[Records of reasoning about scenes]
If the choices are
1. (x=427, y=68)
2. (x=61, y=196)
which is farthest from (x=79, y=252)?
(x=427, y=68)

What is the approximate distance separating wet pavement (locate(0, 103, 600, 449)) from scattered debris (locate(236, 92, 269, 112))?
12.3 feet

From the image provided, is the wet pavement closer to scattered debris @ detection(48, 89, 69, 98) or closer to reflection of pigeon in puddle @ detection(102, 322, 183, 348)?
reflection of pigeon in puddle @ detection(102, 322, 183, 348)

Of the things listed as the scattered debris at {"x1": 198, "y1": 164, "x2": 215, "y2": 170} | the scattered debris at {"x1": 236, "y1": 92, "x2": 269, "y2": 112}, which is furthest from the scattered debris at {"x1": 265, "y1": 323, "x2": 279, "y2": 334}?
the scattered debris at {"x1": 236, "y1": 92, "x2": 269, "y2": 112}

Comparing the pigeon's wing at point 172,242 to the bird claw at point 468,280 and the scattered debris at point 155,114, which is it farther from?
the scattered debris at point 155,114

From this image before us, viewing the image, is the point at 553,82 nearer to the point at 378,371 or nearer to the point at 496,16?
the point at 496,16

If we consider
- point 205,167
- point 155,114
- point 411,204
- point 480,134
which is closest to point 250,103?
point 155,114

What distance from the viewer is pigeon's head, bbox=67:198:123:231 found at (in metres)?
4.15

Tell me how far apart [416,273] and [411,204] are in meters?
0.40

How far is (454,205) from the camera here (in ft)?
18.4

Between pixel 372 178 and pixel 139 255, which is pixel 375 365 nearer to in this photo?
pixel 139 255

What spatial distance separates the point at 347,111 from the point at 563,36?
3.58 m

EXERCISE DESCRIPTION:
Copy all of the records above word for word, keeping every number, bracket, and punctuation mark unchanged.

RESPONSE TO THIS EXERCISE:
If the choices are
1. (x=427, y=68)
2. (x=61, y=196)
which is farthest from (x=79, y=252)?
(x=427, y=68)

What is the approximate distance separating wet pavement (locate(0, 103, 600, 449)) from scattered debris (locate(236, 92, 269, 112))?
12.3 feet

From the image provided, is the wet pavement closer to scattered debris @ detection(48, 89, 69, 98) or closer to reflection of pigeon in puddle @ detection(102, 322, 183, 348)?
reflection of pigeon in puddle @ detection(102, 322, 183, 348)

Of the things listed as the scattered debris at {"x1": 198, "y1": 164, "x2": 215, "y2": 170} | the scattered debris at {"x1": 236, "y1": 92, "x2": 269, "y2": 112}, which is furthest from the scattered debris at {"x1": 265, "y1": 323, "x2": 279, "y2": 334}?
the scattered debris at {"x1": 236, "y1": 92, "x2": 269, "y2": 112}

Comparing the pigeon's wing at point 172,242 to the bird claw at point 468,280 and the scattered debris at point 155,114, which is it farther from?
the scattered debris at point 155,114

From this image before us, viewing the image, is the point at 553,82 nearer to the point at 378,371 or nearer to the point at 496,16?
the point at 496,16

If we consider
- point 205,167
- point 155,114
- point 411,204
- point 480,134
which is closest to point 250,103?
point 155,114

What distance from the viewer is pigeon's head, bbox=67:198:123:231 found at (in metres)?
4.15

Tell me how far apart [416,273] and [411,204] are in meters?
0.40

How far is (454,205) from the camera here (in ft)?
18.4

Between pixel 372 178 and pixel 139 255, which is pixel 375 365 nearer to in this photo?
pixel 139 255

What spatial distance separates the point at 347,111 from the point at 563,36?
3.58 m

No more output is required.